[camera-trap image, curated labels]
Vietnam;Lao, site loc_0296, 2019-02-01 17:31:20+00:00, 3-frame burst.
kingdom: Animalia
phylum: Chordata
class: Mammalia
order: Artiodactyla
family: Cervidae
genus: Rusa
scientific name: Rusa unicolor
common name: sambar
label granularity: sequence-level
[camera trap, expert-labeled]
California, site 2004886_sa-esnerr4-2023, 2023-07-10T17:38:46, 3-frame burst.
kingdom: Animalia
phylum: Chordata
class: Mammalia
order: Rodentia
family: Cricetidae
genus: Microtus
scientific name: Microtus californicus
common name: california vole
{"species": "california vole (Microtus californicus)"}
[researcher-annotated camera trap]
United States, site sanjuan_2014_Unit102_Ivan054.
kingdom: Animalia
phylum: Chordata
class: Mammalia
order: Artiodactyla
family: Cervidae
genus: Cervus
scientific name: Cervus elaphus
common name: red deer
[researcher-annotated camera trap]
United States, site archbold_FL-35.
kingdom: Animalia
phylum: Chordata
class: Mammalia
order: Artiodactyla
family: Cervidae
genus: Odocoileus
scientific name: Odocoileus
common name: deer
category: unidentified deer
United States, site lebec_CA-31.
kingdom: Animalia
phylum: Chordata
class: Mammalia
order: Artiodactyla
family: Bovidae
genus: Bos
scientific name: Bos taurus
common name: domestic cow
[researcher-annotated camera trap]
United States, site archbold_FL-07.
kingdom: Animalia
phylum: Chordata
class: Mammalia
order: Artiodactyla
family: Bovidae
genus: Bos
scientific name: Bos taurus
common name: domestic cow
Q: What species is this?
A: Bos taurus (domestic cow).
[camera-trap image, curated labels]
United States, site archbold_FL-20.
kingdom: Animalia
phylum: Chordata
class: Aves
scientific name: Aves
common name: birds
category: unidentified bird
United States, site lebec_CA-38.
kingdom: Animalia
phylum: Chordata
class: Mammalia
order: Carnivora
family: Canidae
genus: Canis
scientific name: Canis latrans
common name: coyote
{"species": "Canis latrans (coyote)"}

[WORK ITEM]:
Set the entries down again exactly, beginning with their first line and ending with the line that contains "genus: Cervus"; omit all other lines.

[EXERCISE RESPONSE]:
[camera-trap image, curated labels]
Vietnam;Lao, site loc_0296, 2019-02-01 17:31:20+00:00, 3-frame burst.
kingdom: Animalia
phylum: Chordata
class: Mammalia
order: Artiodactyla
family: Cervidae
genus: Rusa
scientific name: Rusa unicolor
common name: sambar
label granularity: sequence-level
[camera trap, expert-labeled]
California, site 2004886_sa-esnerr4-2023, 2023-07-10T17:38:46, 3-frame burst.
kingdom: Animalia
phylum: Chordata
class: Mammalia
order: Rodentia
family: Cricetidae
genus: Microtus
scientific name: Microtus californicus
common name: california vole
{"species": "california vole (Microtus californicus)"}
[researcher-annotated camera trap]
United States, site sanjuan_2014_Unit102_Ivan054.
kingdom: Animalia
phylum: Chordata
class: Mammalia
order: Artiodactyla
family: Cervidae
genus: Cervus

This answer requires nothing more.